Core Data and Table View Controllers in Swift

If you spend some time writing iOS applications you are quite likely to come across Core Data.  And you’re even more likely to be working with UITableView objects.  Apple does not directly provide guidance on how to integrate Core Data into a UITableView through a UITableViewController.  Fortunately there are other sources of information for iOS developers.

While researching how best to integrate Core Data and Table View Controllers in Swift, I came across a class called CoreDataTableViewController (I also did a quick port to Swift).  The class provides some magic that becomes the glue between your Core Data and your view controller.  All you need to do is cough up a fetched results controller and the base class makes you into a brilliant, rock star programmer.

This little gem does a lot for you and in a pretty simple way.  CoreDataTableViewController (CDTVC) derives from UITableViewController.  So, you can use the class as the direct ancestor of your own table view controllers.  Then you just override one of the view life cycle methods (i.e., viewDidLoad()) and create an instance of NSFetchedResultsController that you hand off to the ancestor class via a property.  The base class is an instance of  UITableViewController and provides the necessary methods to satisfy a table view.  Additionally, the class conforms to the NSFetchedResultsControllerDelegate protocol so that it is aware of changes in the underlying data.

Your Direct Ancestor – Getting help from your parents

By inheriting from CDTVC you are inheriting from a full-blown UITableViewController.  Being a table view controller means that someone must implement some methods, such as func numberOfSectionsInTableView(tableView: UITableView) -> Int, func tableView(tableView: UITableView, numberOfRowsInSection section: Int) -> Int and func tableView(tableView: UITableView, cellForRowAtIndexPath indexPath: NSIndexPath) -> UITableViewCell.
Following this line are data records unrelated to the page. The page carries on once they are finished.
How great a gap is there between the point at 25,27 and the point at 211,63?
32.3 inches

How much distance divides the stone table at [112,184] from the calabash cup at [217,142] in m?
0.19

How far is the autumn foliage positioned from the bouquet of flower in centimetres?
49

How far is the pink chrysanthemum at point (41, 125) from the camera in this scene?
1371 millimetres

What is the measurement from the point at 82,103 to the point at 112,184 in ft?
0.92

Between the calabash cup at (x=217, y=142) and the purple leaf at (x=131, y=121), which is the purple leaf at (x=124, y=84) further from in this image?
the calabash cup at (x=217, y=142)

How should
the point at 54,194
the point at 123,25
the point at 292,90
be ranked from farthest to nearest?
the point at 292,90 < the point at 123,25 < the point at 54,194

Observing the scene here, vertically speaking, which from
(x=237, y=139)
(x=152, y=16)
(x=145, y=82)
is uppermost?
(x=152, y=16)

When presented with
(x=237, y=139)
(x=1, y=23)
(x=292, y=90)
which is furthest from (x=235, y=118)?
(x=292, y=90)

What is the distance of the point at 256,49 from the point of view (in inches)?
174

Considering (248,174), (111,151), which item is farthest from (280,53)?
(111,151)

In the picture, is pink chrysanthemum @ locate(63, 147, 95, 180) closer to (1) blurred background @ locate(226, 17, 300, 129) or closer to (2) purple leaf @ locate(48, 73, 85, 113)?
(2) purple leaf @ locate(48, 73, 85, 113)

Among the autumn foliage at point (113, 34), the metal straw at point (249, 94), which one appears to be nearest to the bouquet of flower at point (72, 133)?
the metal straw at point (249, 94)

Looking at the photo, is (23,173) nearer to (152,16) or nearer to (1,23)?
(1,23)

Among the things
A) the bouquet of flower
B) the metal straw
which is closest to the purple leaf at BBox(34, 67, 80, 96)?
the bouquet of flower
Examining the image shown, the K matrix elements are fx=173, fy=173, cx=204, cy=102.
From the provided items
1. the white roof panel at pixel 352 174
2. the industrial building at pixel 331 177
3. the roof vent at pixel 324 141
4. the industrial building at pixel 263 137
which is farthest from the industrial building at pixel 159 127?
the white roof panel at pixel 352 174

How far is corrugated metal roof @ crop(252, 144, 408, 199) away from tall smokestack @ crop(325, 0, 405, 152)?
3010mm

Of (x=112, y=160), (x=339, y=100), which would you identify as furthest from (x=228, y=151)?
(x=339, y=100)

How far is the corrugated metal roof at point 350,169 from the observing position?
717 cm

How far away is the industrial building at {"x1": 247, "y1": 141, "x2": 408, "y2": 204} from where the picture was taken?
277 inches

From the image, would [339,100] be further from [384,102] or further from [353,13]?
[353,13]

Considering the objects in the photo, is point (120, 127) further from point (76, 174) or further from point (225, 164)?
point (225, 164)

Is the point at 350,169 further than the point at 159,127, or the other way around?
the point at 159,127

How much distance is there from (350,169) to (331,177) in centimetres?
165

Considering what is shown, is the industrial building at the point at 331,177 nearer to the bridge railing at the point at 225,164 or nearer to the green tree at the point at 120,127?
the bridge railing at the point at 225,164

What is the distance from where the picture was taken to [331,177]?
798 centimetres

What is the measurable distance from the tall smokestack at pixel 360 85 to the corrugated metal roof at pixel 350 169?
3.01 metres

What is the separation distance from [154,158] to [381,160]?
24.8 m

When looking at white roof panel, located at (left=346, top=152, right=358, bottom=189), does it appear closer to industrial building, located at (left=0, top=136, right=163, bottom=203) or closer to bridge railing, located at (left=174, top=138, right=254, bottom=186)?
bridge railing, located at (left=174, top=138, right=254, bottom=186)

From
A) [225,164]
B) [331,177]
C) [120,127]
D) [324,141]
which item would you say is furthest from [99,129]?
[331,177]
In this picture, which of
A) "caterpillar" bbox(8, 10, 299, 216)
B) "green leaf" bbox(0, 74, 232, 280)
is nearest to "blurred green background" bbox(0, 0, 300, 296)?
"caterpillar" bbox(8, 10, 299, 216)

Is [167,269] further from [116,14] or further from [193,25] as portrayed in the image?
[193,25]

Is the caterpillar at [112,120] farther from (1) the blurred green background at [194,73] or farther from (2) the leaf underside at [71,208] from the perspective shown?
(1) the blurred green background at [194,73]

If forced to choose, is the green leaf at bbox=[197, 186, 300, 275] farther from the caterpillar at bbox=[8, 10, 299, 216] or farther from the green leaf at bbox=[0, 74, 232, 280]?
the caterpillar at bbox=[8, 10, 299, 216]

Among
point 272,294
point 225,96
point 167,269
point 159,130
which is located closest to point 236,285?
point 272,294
CDTVC can help you out quite nicely.  It uses the fetched results controller to figure out such things as how many sections you have and how many rows are in any given section.

While CDTVC is really good, it does have its limitations.  It cannot generically implement cellForRowAtIndexPath so you’ll have to implement that method in your derived class.

Providing fetched results controller – Show me the data

Some of what makes your own implementation of a table view controller unique is the data it presents.  Each class you derive from CDTVC will need to provide the base class a fetched results controller.  Generally I implement this in the derive class’s implementation of viewDidLoad().

CDTVC understands fetched results controllers.  It knows how to get along nicely.  CDTVC conforms to the UITableViewDataSource protocol.  In doing so, it implements the methods by inquiring of the fetched results controller to determine how many sections there are and how many rows in each section.  You can quit worrying about those methods…it has you covered.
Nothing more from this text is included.